Is a Miss as Good as a Mile (in Senate Polling)?

The folks at fivethirtyeight published their weekly polling recap and in it, included a discussion of how badly Senate polls tend to miss their targets.  The context, in this case, are a recent spate of polls that put Beto O'Rourke in spitting distance of the execrable Ted Cruz in the Texas Senate race.  I'll let you judge the approach for yourself, but I, for one, strongly disagree with the approach that 538 puts forward.  Essentially, the look at a bunch of historical polls and compare the absolute value of the polling miss with respect to the final outcome.

But we already know that when it comes to polls, you need to look at averages. So I'm taking a different approach, and fortunately, I can do so, because 538 make their data publicly available.

So here's what I did.  First, I collected all senate races in the last 20 years where there were at least 5 late (September or later) polls.  I then averaged every race weighted by number of respondents and compared to the final outcome, a total of 142 races.  The result is the figure at top.  As you can see, there is a fair amonut of scatter, and no clear trendline.

We can also look at the histogram of results:
Very much like a bell shape curve.  That is, most senate races were within a few points of the final results.  Some were not.  The average race was only 0.2% from the final result, which means that on average, we can't say that either the Dems or the Republicans typically out-perform the polls.

But we can also break this up year by year, and we find:
Number of
(positive numbers mean Dems outperformed the polls) 
So what does this tell us?
  1. The overall distribution seemed unbiased.

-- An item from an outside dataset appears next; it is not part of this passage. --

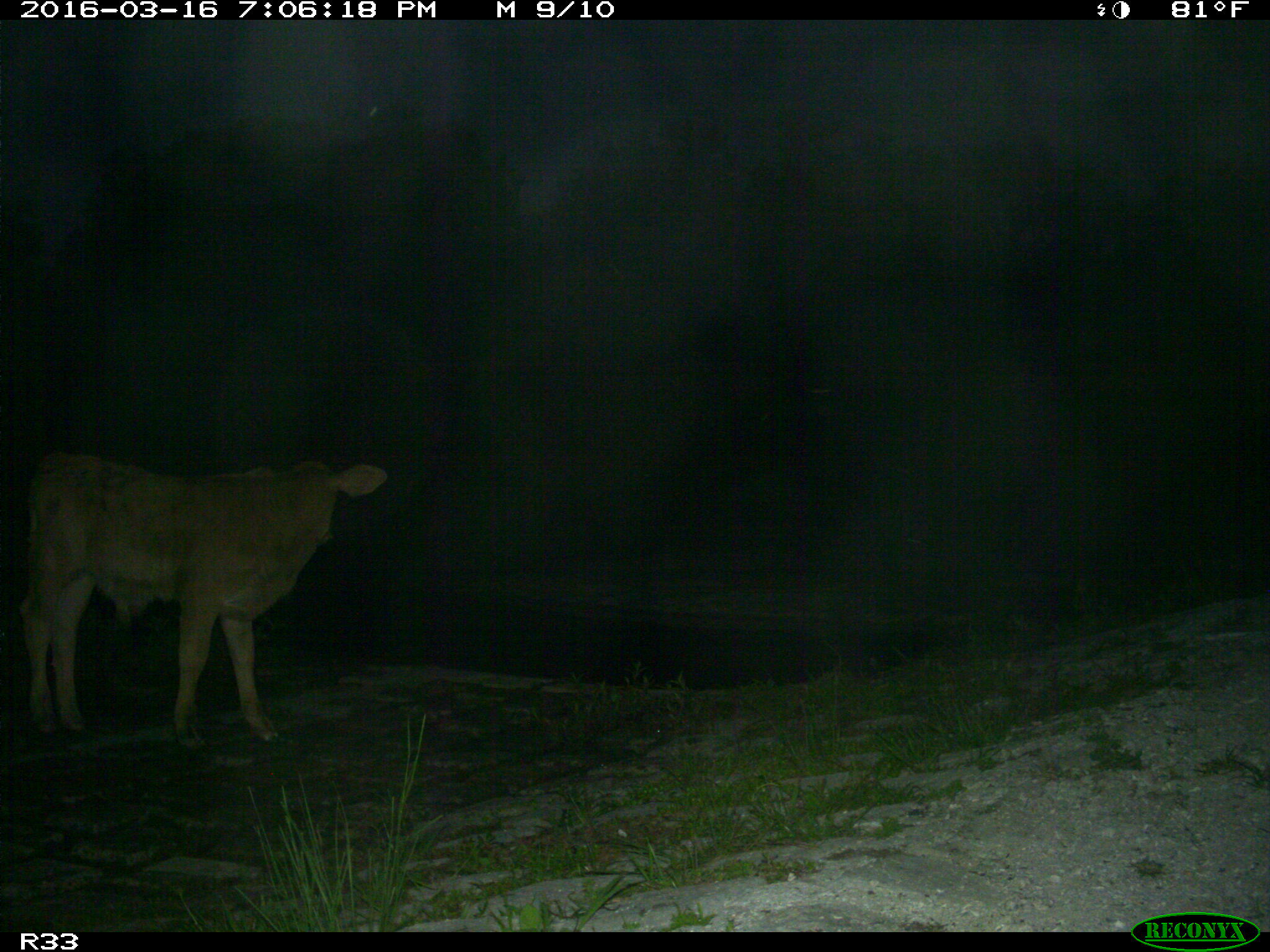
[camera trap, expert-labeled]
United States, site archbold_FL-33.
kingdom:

That is, the mean residual was only 0.2% (Dems technically did slightly higher than expected, but only barely).
  2. The standard deviation is almost exactly 5%. Another interpretation is that, historically, if candidate A is leading in the polls by 5%, then they have about an 84% change (Gaussian distribution) of ultimately winning. It also means that >10 point leads are pretty safe.

    FWIW, there are currently 6 senate races with polling averages within 5 points of neutral:
    NV, TN, MO, ND, FL, TX, 3 apiece currently held by Dem and GOP. The only one outside that range that's an expected flip is AZ.  You can play around with these numbers at my senate tracker.
  3. From year to year, there is some overall error which is inconsistent with just polling error. Last year, in the 16 races which met the criteria, Republicans did 5 points better than expected _on average_. In 1998, Dems did 6.5 points better. Those were the most extreme.

    Bear in mind that this is a combination of random polling error, the unknown systematics which change from year to year, and last minute changes in the opinions of the electorate. Last year, for instance, there's evidence that nationally, the polls moved by about 2 points in the final 11 days. For some reason. That's not all of the polling miss, but it's a fair part of it.
  4. In a typical year (again, looking at the standard deviation), the global swing (the amount by which the average of the average misses) is about 3%. 
The upshot is that by and large these polls actually do a pretty good job predicting the state of the race, but as always, you need to keep an eye on the errors.